## EXERCISE MATERIALS
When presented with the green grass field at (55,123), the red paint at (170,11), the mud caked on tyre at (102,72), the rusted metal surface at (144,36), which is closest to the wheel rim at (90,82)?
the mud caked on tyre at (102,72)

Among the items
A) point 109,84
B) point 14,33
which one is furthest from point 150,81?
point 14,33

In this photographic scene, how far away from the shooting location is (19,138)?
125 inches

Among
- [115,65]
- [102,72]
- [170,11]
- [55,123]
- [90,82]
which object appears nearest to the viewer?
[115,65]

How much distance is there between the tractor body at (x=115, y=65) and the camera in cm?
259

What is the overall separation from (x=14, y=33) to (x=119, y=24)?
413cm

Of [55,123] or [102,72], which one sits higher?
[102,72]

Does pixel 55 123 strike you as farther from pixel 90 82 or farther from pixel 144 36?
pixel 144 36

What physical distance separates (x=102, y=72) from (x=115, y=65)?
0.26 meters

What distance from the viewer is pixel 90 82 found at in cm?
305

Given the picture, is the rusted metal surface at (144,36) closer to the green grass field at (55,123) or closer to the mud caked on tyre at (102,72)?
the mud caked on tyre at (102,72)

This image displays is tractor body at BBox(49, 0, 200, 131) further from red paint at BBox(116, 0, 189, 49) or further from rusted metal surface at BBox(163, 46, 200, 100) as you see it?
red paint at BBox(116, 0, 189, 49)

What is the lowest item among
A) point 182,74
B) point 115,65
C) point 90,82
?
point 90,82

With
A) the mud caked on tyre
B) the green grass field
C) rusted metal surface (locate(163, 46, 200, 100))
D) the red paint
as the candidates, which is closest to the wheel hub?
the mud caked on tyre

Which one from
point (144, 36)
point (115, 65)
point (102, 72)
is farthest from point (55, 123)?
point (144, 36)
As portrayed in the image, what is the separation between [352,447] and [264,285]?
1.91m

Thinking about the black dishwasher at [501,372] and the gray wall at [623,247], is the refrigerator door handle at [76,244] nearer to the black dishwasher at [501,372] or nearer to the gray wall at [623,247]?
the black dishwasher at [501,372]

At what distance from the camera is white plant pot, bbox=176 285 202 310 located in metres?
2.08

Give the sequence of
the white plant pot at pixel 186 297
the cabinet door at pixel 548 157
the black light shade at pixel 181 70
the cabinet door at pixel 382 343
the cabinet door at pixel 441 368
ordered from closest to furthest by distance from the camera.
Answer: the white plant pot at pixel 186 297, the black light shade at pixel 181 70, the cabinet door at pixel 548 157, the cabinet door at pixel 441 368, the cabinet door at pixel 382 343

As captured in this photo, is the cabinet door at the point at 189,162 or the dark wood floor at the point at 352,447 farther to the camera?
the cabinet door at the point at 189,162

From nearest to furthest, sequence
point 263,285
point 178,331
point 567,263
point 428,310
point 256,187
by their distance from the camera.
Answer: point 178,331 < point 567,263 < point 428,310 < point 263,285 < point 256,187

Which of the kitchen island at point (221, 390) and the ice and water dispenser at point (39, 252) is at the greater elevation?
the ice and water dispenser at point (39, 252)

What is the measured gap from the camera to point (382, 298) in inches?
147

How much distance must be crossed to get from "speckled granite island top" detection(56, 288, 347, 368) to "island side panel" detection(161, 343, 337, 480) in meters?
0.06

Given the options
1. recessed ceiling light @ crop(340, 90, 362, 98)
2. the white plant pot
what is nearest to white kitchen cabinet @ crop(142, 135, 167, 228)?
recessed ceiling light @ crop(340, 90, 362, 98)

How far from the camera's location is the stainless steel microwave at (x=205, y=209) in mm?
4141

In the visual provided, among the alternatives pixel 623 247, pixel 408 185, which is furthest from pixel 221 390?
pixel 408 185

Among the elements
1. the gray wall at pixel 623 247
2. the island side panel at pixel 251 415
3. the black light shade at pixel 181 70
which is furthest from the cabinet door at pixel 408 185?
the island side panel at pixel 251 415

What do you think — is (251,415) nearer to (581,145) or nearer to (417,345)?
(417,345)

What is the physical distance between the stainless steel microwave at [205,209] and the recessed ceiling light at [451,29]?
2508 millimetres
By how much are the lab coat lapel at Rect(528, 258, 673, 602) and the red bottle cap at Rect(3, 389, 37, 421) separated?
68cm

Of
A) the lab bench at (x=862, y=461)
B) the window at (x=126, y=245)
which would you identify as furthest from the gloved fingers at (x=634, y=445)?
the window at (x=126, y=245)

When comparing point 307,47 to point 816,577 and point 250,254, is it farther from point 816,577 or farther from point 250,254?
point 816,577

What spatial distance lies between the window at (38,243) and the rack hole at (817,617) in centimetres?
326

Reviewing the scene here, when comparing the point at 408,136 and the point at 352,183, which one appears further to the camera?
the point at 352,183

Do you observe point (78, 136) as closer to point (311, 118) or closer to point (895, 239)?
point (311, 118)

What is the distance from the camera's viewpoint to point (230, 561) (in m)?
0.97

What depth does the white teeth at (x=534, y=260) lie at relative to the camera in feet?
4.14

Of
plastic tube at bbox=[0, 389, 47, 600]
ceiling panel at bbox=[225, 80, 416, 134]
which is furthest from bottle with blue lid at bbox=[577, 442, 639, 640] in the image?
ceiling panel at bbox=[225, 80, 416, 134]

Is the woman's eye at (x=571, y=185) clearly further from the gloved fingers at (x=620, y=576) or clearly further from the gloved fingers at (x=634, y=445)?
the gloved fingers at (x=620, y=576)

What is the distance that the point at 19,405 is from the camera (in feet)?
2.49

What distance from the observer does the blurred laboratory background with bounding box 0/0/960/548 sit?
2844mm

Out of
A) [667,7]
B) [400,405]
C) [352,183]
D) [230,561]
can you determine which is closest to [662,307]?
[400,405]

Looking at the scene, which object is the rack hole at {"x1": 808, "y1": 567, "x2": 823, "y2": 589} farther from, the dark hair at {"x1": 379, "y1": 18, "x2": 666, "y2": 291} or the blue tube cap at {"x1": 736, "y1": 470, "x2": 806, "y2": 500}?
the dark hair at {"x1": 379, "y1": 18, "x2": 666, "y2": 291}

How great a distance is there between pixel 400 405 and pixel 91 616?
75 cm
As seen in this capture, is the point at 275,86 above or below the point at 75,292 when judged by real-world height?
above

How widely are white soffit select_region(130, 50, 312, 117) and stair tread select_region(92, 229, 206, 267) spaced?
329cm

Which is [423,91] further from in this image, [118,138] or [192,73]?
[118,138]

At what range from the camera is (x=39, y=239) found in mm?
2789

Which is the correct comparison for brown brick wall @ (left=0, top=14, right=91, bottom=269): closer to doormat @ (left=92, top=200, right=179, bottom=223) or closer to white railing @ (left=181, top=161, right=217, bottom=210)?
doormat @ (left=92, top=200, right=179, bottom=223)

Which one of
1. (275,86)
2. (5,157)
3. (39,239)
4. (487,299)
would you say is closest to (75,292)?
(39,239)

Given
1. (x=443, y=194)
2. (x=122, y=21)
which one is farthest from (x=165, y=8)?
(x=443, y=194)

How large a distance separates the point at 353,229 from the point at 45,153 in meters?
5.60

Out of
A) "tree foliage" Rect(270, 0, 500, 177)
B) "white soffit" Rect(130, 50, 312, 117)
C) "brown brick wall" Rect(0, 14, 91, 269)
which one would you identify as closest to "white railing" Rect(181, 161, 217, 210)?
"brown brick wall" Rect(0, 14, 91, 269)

## WRITTEN INSTRUCTION
Please rewrite every line of the items above as a numbered list, leaving out the blank lines.

## FULL SOLUTION
1. When presented with the green grass field at (55,123), the red paint at (170,11), the mud caked on tyre at (102,72), the rusted metal surface at (144,36), which is closest to the wheel rim at (90,82)?
2. the mud caked on tyre at (102,72)
3. Among the items
4. A) point 109,84
5. B) point 14,33
6. which one is furthest from point 150,81?
7. point 14,33
8. In this photographic scene, how far away from the shooting location is (19,138)?
9. 125 inches
10. Among
11. - [115,65]
12. - [102,72]
13. - [170,11]
14. - [55,123]
15. - [90,82]
16. which object appears nearest to the viewer?
17. [115,65]
18. How much distance is there between the tractor body at (x=115, y=65) and the camera in cm?
19. 259
20. What is the overall separation from (x=14, y=33) to (x=119, y=24)?
21. 413cm
22. Of [55,123] or [102,72], which one sits higher?
23. [102,72]
24. Does pixel 55 123 strike you as farther from pixel 90 82 or farther from pixel 144 36?
25. pixel 144 36
26. What physical distance separates (x=102, y=72) from (x=115, y=65)?
27. 0.26 meters
28. What distance from the viewer is pixel 90 82 found at in cm?
29. 305
30. Given the picture, is the rusted metal surface at (144,36) closer to the green grass field at (55,123) or closer to the mud caked on tyre at (102,72)?
31. the mud caked on tyre at (102,72)
32. This image displays is tractor body at BBox(49, 0, 200, 131) further from red paint at BBox(116, 0, 189, 49) or further from rusted metal surface at BBox(163, 46, 200, 100) as you see it?
33. red paint at BBox(116, 0, 189, 49)
34. What is the lowest item among
35. A) point 182,74
36. B) point 115,65
37. C) point 90,82
38. ?
39. point 90,82
40. With
41. A) the mud caked on tyre
42. B) the green grass field
43. C) rusted metal surface (locate(163, 46, 200, 100))
44. D) the red paint
45. as the candidates, which is closest to the wheel hub?
46. the mud caked on tyre
47. Which one from
48. point (144, 36)
49. point (115, 65)
50. point (102, 72)
51. is farthest from point (55, 123)?
52. point (144, 36)
53. As portrayed in the image, what is the separation between [352,447] and [264,285]?
54. 1.91m
55. Thinking about the black dishwasher at [501,372] and the gray wall at [623,247], is the refrigerator door handle at [76,244] nearer to the black dishwasher at [501,372] or nearer to the gray wall at [623,247]?
56. the black dishwasher at [501,372]
57. At what distance from the camera is white plant pot, bbox=176 285 202 310 located in metres?
58. 2.08
59. Give the sequence of
60. the white plant pot at pixel 186 297
61. the cabinet door at pixel 548 157
62. the black light shade at pixel 181 70
63. the cabinet door at pixel 382 343
64. the cabinet door at pixel 441 368
65. ordered from closest to furthest by distance from the camera.
66. Answer: the white plant pot at pixel 186 297, the black light shade at pixel 181 70, the cabinet door at pixel 548 157, the cabinet door at pixel 441 368, the cabinet door at pixel 382 343
67. As captured in this photo, is the cabinet door at the point at 189,162 or the dark wood floor at the point at 352,447 farther to the camera?
68. the cabinet door at the point at 189,162
69. From nearest to furthest, sequence
70. point 263,285
71. point 178,331
72. point 567,263
73. point 428,310
74. point 256,187
75. by their distance from the camera.
76. Answer: point 178,331 < point 567,263 < point 428,310 < point 263,285 < point 256,187
77. Which of the kitchen island at point (221, 390) and the ice and water dispenser at point (39, 252) is at the greater elevation?
78. the ice and water dispenser at point (39, 252)
79. What is the measured gap from the camera to point (382, 298) in inches?
80. 147
81. How much distance must be crossed to get from "speckled granite island top" detection(56, 288, 347, 368) to "island side panel" detection(161, 343, 337, 480) in meters?
82. 0.06
83. Given the options
84. 1. recessed ceiling light @ crop(340, 90, 362, 98)
85. 2. the white plant pot
86. what is nearest to white kitchen cabinet @ crop(142, 135, 167, 228)?
87. recessed ceiling light @ crop(340, 90, 362, 98)
88. How far from the camera's location is the stainless steel microwave at (x=205, y=209) in mm?
89. 4141
90. In the visual provided, among the alternatives pixel 623 247, pixel 408 185, which is furthest from pixel 221 390?
91. pixel 408 185
92. Among the elements
93. 1. the gray wall at pixel 623 247
94. 2. the island side panel at pixel 251 415
95. 3. the black light shade at pixel 181 70
96. which is furthest from the cabinet door at pixel 408 185?
97. the island side panel at pixel 251 415
98. What do you think — is (251,415) nearer to (581,145) or nearer to (417,345)?
99. (417,345)
100. What is the physical distance between the stainless steel microwave at [205,209] and the recessed ceiling light at [451,29]?
101. 2508 millimetres
102. By how much are the lab coat lapel at Rect(528, 258, 673, 602) and the red bottle cap at Rect(3, 389, 37, 421) separated?
103. 68cm
104. Of
105. A) the lab bench at (x=862, y=461)
106. B) the window at (x=126, y=245)
107. which would you identify as furthest from the gloved fingers at (x=634, y=445)?
108. the window at (x=126, y=245)
109. When comparing point 307,47 to point 816,577 and point 250,254, is it farther from point 816,577 or farther from point 250,254?
110. point 816,577
111. What spatial distance lies between the window at (38,243) and the rack hole at (817,617) in centimetres?
112. 326
113. Reviewing the scene here, when comparing the point at 408,136 and the point at 352,183, which one appears further to the camera?
114. the point at 352,183
115. Do you observe point (78, 136) as closer to point (311, 118) or closer to point (895, 239)?
116. point (311, 118)
117. What is the distance from the camera's viewpoint to point (230, 561) (in m)?
118. 0.97
119. What depth does the white teeth at (x=534, y=260) lie at relative to the camera in feet?
120. 4.14
121. Of
122. plastic tube at bbox=[0, 389, 47, 600]
123. ceiling panel at bbox=[225, 80, 416, 134]
124. which is furthest from bottle with blue lid at bbox=[577, 442, 639, 640] in the image?
125. ceiling panel at bbox=[225, 80, 416, 134]
126. Is the woman's eye at (x=571, y=185) clearly further from the gloved fingers at (x=620, y=576) or clearly further from the gloved fingers at (x=634, y=445)?
127. the gloved fingers at (x=620, y=576)
128. What is the distance that the point at 19,405 is from the camera (in feet)?
129. 2.49
130. What distance from the observer does the blurred laboratory background with bounding box 0/0/960/548 sit?
131. 2844mm
132. Out of
133. A) [667,7]
134. B) [400,405]
135. C) [352,183]
136. D) [230,561]
137. can you determine which is closest to [662,307]?
138. [400,405]
139. Looking at the scene, which object is the rack hole at {"x1": 808, "y1": 567, "x2": 823, "y2": 589} farther from, the dark hair at {"x1": 379, "y1": 18, "x2": 666, "y2": 291} or the blue tube cap at {"x1": 736, "y1": 470, "x2": 806, "y2": 500}?
140. the dark hair at {"x1": 379, "y1": 18, "x2": 666, "y2": 291}
141. How great a distance is there between pixel 400 405 and pixel 91 616?
142. 75 cm
143. As seen in this capture, is the point at 275,86 above or below the point at 75,292 when judged by real-world height?
144. above
145. How widely are white soffit select_region(130, 50, 312, 117) and stair tread select_region(92, 229, 206, 267) spaced?
146. 329cm
147. Which is [423,91] further from in this image, [118,138] or [192,73]?
148. [118,138]
149. At what range from the camera is (x=39, y=239) found in mm?
150. 2789
151. Which is the correct comparison for brown brick wall @ (left=0, top=14, right=91, bottom=269): closer to doormat @ (left=92, top=200, right=179, bottom=223) or closer to white railing @ (left=181, top=161, right=217, bottom=210)?
152. doormat @ (left=92, top=200, right=179, bottom=223)
153. Which one of
154. 1. (275,86)
155. 2. (5,157)
156. 3. (39,239)
157. 4. (487,299)
158. would you say is closest to (75,292)?
159. (39,239)
160. Given
161. 1. (x=443, y=194)
162. 2. (x=122, y=21)
163. which one is farthest from (x=165, y=8)?
164. (x=443, y=194)
165. How large a distance separates the point at 353,229 from the point at 45,153 in meters?
166. 5.60
167. Out of
168. A) "tree foliage" Rect(270, 0, 500, 177)
169. B) "white soffit" Rect(130, 50, 312, 117)
170. C) "brown brick wall" Rect(0, 14, 91, 269)
171. which one would you identify as closest to "white railing" Rect(181, 161, 217, 210)?
172. "brown brick wall" Rect(0, 14, 91, 269)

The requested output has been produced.